··· Page extract ···

Opinion
NOT TO BE PUBLISHED IN OFFICIAL REPORTS
APPEAL from the Superior Court of Riverside County. (Super.Ct.No. RIC410932) (Super.Ct.No. RIC410740). Erik Michael Kaiser, Judge. Affirmed.
Reid & Hellyer and Christopher L. Peterson for Plaintiffs, Cross-defendants and Appellants.
Gibbs, Giden, Locher, Turner & Senet and James I. Montgomery, Jr., for Defendants, Cross-complainants and Appellants.
OPINION
McKinster Acting P.J.
The Shurtzes sued the Gorskis, seeking an easement for structures on their property which encroached on a portion of the Gorskis’ adjoining property. They also sought a declaration that the Gorskis were not entitled to travel over the portion of a private road which is part of their property. (They also sought damages for trespass and conversion, but raise no issue on appeal concerning those causes of action.) The Gorskis cross-complained for quiet title to their property and to an easement over the roadway, arguing that there was no other reasonable means of access to a portion of their property. After a jury trial, judgment was entered granting the Shurtzes two easements for the encroaching structures and granting the Gorskis an implied easement for use of the road. Both parties appealed.
The Shurtz/Gorski case (Riverside Super. Ct. No. RIC410932) was consolidated for trial with a related case (Leek v. Gorski (Super. Ct. Riverside County, 2007, No. RIC410740).). No appeal was taken in case No. RIC410740.
BACKGROUND
The Implied Roadway Easement
The Shurtzes and the Gorskis own adjoining properties along Ortega Highway in Lake Elsinore, near the Orange County/Riverside County line, in an area commonly referred to as “El Cariso Village.” Part of the Gorskis’ 32-acre parcel is in Orange County; part is in Riverside County. The Shurtzes reside on their property. The Gorskis do not. They purchased the largely unimproved acreage in 2002, with the intention that James Gorski would use it to house several horses and develop it into a ranch with a residence, and possibly into an equestrian camp for children.

···

Questions to answer:
a) From the court opinion, list every use the Gorskis intended for the acreage they bought in 2002.
b) According to the court opinion, on what ground did the Gorskis claim an easement over the roadway in their cross-complaint?
c) Transcribe the passage of the court opinion from "Reid & Hellyer" up to and including "McKinster Acting P.J.".

··· Given entries ···

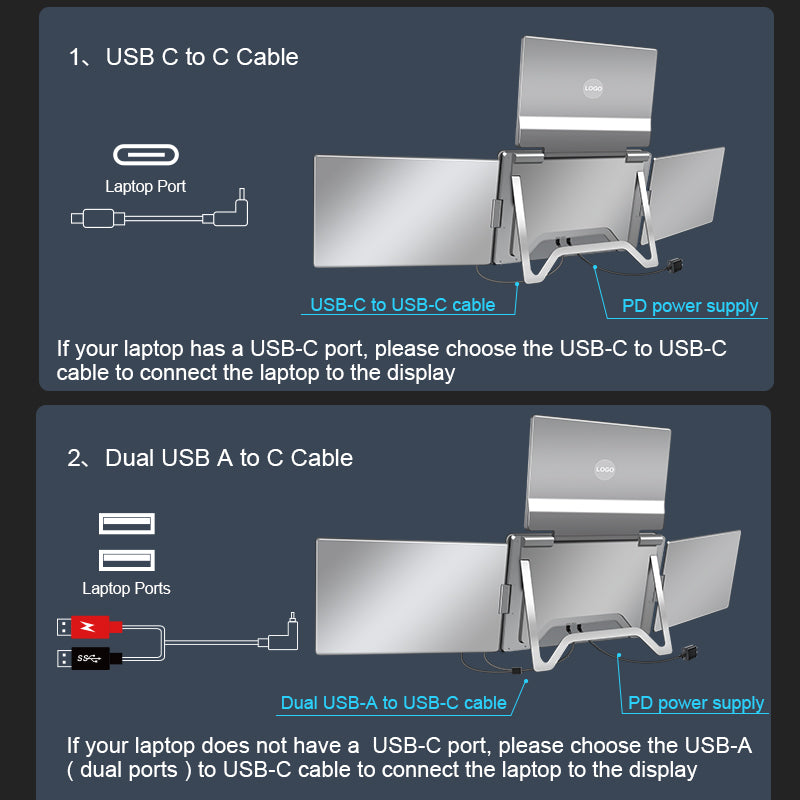 1、USB C to C Cable

LOGO

Laptop Port

USB-C to USB-C cable

PD power supply

If your laptop has a USB-C port, please choose the USB-C to USB-C cable to connect the laptop to the display

2、Dual USB A to C Cable

LOGO

Laptop Ports

SS

Dual USB-A to USB-C cable

PD power supply

If your laptop does not have a USB-C port, please choose the USB-A ( dual ports ) to USB-C cable to connect the laptop to the display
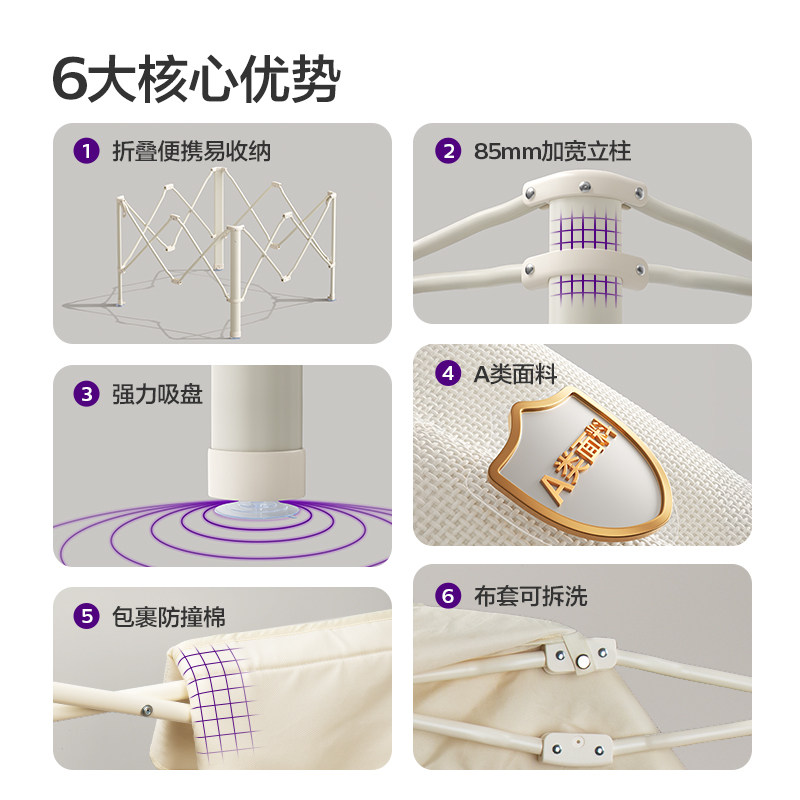 6大核心优势

1 折叠便携易收纳

2 85mm加宽立柱

3 强力吸盘

4 A类面料

A类面料

5 包裹防撞棉

6 布套可拆洗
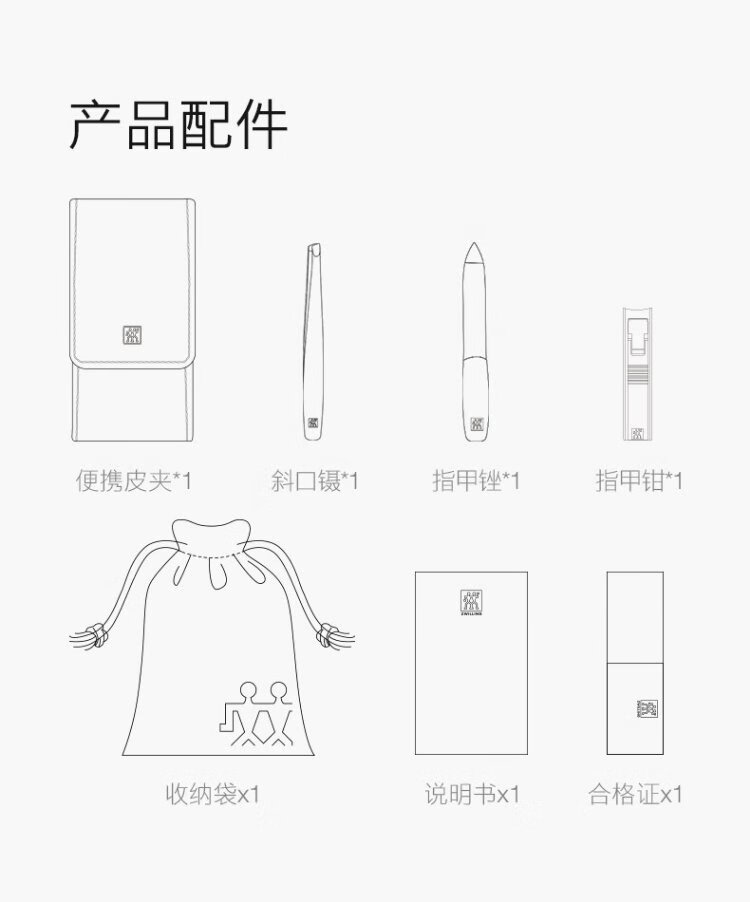 产品配件

便携皮夹*1

斜口镊*1

指甲锉*1

指甲钳*1

收纳袋x1

ZWILLING

说明书x1

合格证x1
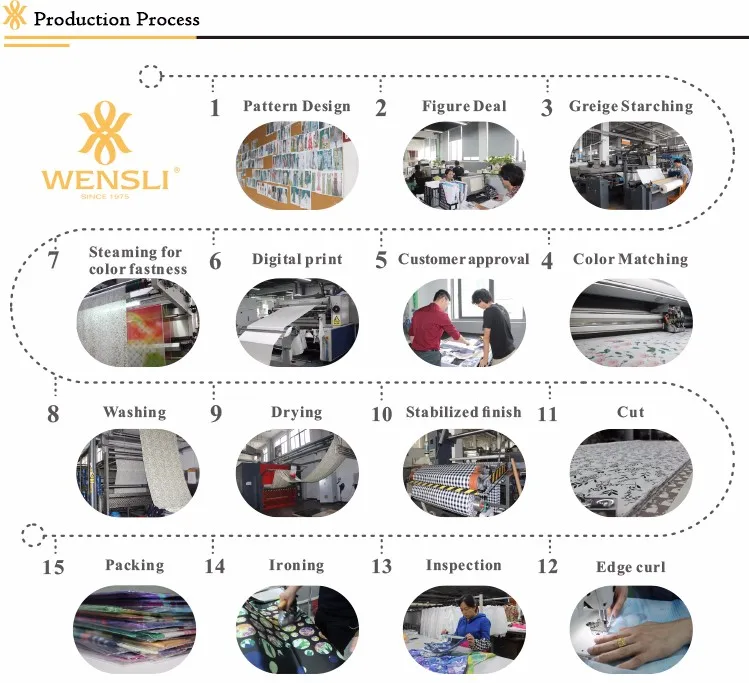 Production Process

WENSLI®
SINCE 1975

1 Pattern Design
2 Figure Deal
3 Greige Starching

7 Steaming for color fastness
6 Digital print
5 Customer approval
4 Color Matching

8 Washing
9 Drying
10 Stabilized finish
11 Cut

15 Packing
14 Ironing
13 Inspection
12 Edge curl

···

Answers below:
a)
- Housing several horses
- Developing it into a ranch with a residence
- Possibly making it an equestrian camp for children

b) The Gorskis argued that they had no other reasonable means of access to a portion of their property. For that reason, they sought an easement over the private road.

c)
Reid & Hellyer and Christopher L. Peterson for Plaintiffs, Cross-defendants and Appellants.
Gibbs, Giden, Locher, Turner & Senet and James I. Montgomery, Jr., for Defendants, Cross-complainants and Appellants.
OPINION
McKinster Acting P.J.